= SOURCE DOCUMENT =
German film director

André Erkau (born 1968) is a German film director and screenwriter.

==Life and work==
Born in Dortmund, Erkau grew up in Bremen. After he completed his actor's training, he worked for theatre and TV. In 2001, he began to study film direction at the Academy of Media Arts in Cologne. He finished his study in 2005 with his diploma-movie 37 ohne Zwiebeln. This short film won more than twenty film awards and was in 2006 one of Germany's most successful short films. His first cine film, Come In and Burn Out, also received awards.

==Selected filmography==
- 1993: Nicht von schlechten Eltern (German TV series, actor)
- 2001: fabrixx (German TV series, actor)
- 2003: Verkauftes Land (German TV movie, actor)
- 2006: 37 ohne Zwiebeln (direction, screenplay, producer)
- 2008: Come In and Burn Out (Selbstgespräche), (direction, screenplay)
- 2011: Alive and Ticking (actor)
- 2011: No More Mr. Ice Guy (direction, screenplay)

= PROVIDED INFORMATION =
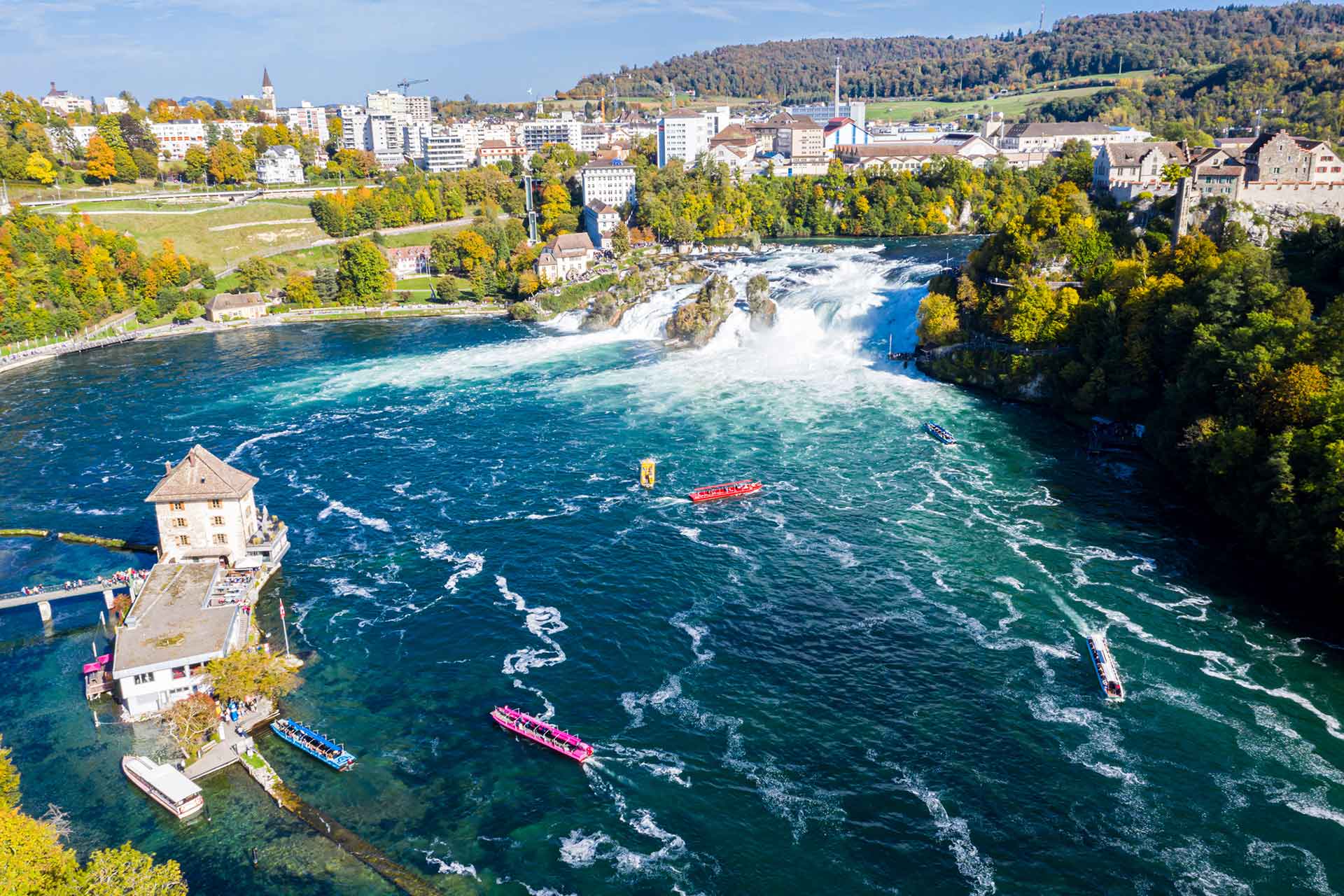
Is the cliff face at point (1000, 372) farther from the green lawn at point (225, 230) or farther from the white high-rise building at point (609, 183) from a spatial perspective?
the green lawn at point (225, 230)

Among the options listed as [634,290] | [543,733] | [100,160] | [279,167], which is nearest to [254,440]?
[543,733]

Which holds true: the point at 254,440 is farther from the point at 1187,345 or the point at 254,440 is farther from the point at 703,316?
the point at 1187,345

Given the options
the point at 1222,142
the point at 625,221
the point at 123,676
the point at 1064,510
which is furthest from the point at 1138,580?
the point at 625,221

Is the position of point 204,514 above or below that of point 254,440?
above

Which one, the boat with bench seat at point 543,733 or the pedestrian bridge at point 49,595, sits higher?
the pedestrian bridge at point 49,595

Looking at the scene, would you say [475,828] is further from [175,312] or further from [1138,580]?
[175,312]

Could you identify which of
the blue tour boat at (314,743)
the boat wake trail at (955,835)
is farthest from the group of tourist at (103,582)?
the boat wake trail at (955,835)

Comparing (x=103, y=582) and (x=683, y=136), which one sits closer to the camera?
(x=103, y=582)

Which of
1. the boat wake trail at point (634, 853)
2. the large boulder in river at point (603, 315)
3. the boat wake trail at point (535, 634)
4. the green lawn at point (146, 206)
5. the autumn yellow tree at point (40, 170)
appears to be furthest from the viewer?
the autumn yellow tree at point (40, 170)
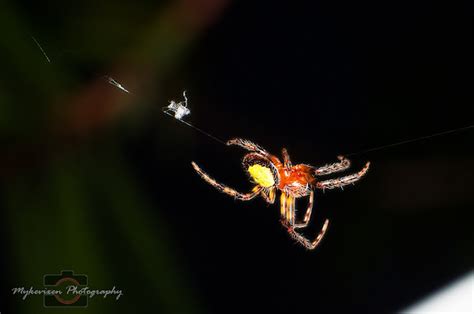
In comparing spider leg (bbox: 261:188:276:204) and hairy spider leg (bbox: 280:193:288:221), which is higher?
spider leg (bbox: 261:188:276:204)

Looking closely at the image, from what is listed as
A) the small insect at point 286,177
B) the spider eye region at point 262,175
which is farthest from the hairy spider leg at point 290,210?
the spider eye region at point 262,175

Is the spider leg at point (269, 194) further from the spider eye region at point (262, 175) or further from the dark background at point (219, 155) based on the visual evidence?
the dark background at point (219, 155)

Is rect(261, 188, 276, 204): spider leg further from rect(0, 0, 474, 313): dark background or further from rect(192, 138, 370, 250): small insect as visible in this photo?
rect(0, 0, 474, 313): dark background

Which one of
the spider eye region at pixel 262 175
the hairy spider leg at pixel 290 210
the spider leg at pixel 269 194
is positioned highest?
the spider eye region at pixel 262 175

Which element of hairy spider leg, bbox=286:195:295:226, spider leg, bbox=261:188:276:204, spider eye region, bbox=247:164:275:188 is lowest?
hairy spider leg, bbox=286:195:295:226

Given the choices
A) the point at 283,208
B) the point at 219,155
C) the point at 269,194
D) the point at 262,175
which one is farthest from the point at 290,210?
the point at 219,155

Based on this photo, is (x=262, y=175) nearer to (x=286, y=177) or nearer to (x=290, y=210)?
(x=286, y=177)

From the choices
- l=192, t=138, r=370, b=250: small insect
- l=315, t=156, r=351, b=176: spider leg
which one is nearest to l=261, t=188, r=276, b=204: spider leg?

= TASK REQUIREMENTS =
Write what comes next in the André Erkau biography, beginning right after its final filmography entry. The lines here have no connection to the André Erkau biography.

= EXERCISE RESPONSE =
- 2012: Das Leben ist nichts für Feiglinge (direction)
- 2014: Tatort - Wahre Liebe (German TV series, direction)
- 2015: Winnetous Sohn (direction)
- 2015: Tatort - Schwanensee (German TV series, direction, screenplay)

==Awards and nominations==
- 37 ohne Zwiebeln (2006)
- 2006: Winner of the Audience Award in the category Hanse Short at the Hamburg International Short Film Festival
- 2006: Winner of the Audience Award and Best short Film award at the Filmfestival Max Ophüls Preis in Saarbrücken
- 2006: Winner of the ProSieben Young Directors Award in the category Best Director at the Munich International Festival of Film Schools
- 2006: Winner of the Studio Hamburg Newcomer Award in the category Best Screenplay at the Studio Hamburg Newcomer Award
- Come In and Burn Out (2008)
- 2008: Winner of the Max Ophüls Award at the Filmfestival Max Ophüls Preis in Saarbrücken
- Das Leben ist nichts für Feiglinge (2012)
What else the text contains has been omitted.